[ЗАДАНИЕ 1]
Перескажите в виде краткого списка абзац исходного текста, начинающийся словами «В Петербурге, как в Париже», и сохраните его основные факты.
[ЗАДАНИЕ 2]
Покажите все строки записей, в которых встречается слово «distance».

[ИСХОДНЫЙ ТЕКСТ]
В Петербурге, как в Париже, двор был призван давать тон обществу, но тон, царивший среди приближенных Петра и Екатерины, нисколько не напоминал Версаль. На банкете, устроенном в царском дворце по случаю крестин сына Екатерины, за столом мужчин карлица, а за дамским столом - карлик вылезли совершенно голыми из огромного пирога, красовавшегося посередине стола. 24 ноября 1724 года, в день именин государыни, во время обеда их величеств в Сенате, в многочисленном обществе, среди которого находились герцогиня Мекленбургская и царица Прасковья, один из сенаторов взобрался на стол и прошелся or одного конца до другого, в буквальном смысле ступая по блюдам. На всех придворных празднествах важная роль принадлежала шести гвардейским гренадерам, вносившим ушат с хлебной водкой, сильно сдобренной перцем; деревянной ложкой Петр оделял содержимым всех присутствующих, в том числе и женщин. Мы читаем в депеше Кампредона от 8 декабря 1721 года; «Последнее празднество в честь именин царицы было великолепно по местным нравам: дамы пили очень много».

[ИСХОДНЫЕ ЗАПИСИ]
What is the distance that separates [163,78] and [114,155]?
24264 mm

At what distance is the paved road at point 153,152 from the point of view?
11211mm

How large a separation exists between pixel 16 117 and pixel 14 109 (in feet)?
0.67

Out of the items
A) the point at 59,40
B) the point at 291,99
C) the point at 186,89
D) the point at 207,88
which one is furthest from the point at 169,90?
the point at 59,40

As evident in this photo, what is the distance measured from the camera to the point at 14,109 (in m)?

...

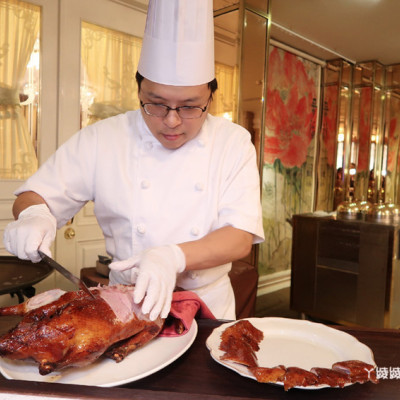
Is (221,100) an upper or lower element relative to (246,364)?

--

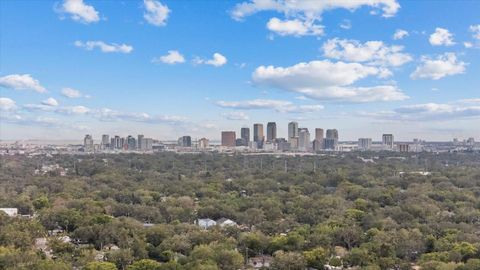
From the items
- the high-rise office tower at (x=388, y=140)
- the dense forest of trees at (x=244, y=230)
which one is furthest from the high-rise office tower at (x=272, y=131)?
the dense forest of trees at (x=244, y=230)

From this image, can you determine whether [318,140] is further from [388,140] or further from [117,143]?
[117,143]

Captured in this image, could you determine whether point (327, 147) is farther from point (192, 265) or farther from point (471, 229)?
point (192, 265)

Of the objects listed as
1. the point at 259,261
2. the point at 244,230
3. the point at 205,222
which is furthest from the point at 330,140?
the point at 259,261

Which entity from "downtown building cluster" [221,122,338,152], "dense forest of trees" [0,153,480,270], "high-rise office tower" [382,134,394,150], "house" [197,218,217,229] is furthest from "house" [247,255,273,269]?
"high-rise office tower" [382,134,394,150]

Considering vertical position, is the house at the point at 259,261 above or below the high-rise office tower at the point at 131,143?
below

[РЕЗУЛЬТАТ ВЫПОЛНЕНИЯ 1]
- Петербургский двор, как и парижский, должен был задавать тон обществу, но нравы окружения Петра и Екатерины совсем не походили на версальские.
- На банкете в честь крестин сына Екатерины из огромного пирога посреди стола вылезли голые карлица (за мужским столом) и карлик (за дамским).
- 24 ноября 1724 года, в именины государыни, на обеде в Сенате один из сенаторов прошелся по столу, ступая по блюдам. При этом присутствовали герцогиня Мекленбургская и царица Прасковья.
- На придворных праздниках шесть гвардейских гренадеров вносили ушат хлебной водки с перцем, и Петр деревянной ложкой оделял ею всех, включая женщин.
- В депеше Кампредона от 8 декабря 1721 года сказано, что на празднике в честь именин царицы дамы пили очень много.

[РЕЗУЛЬТАТ ВЫПОЛНЕНИЯ 2]
What is the distance that separates [163,78] and [114,155]?
At what distance is the paved road at point 153,152 from the point of view?
As evident in this photo, what is the distance measured from the camera to the point at 14,109 (in m)?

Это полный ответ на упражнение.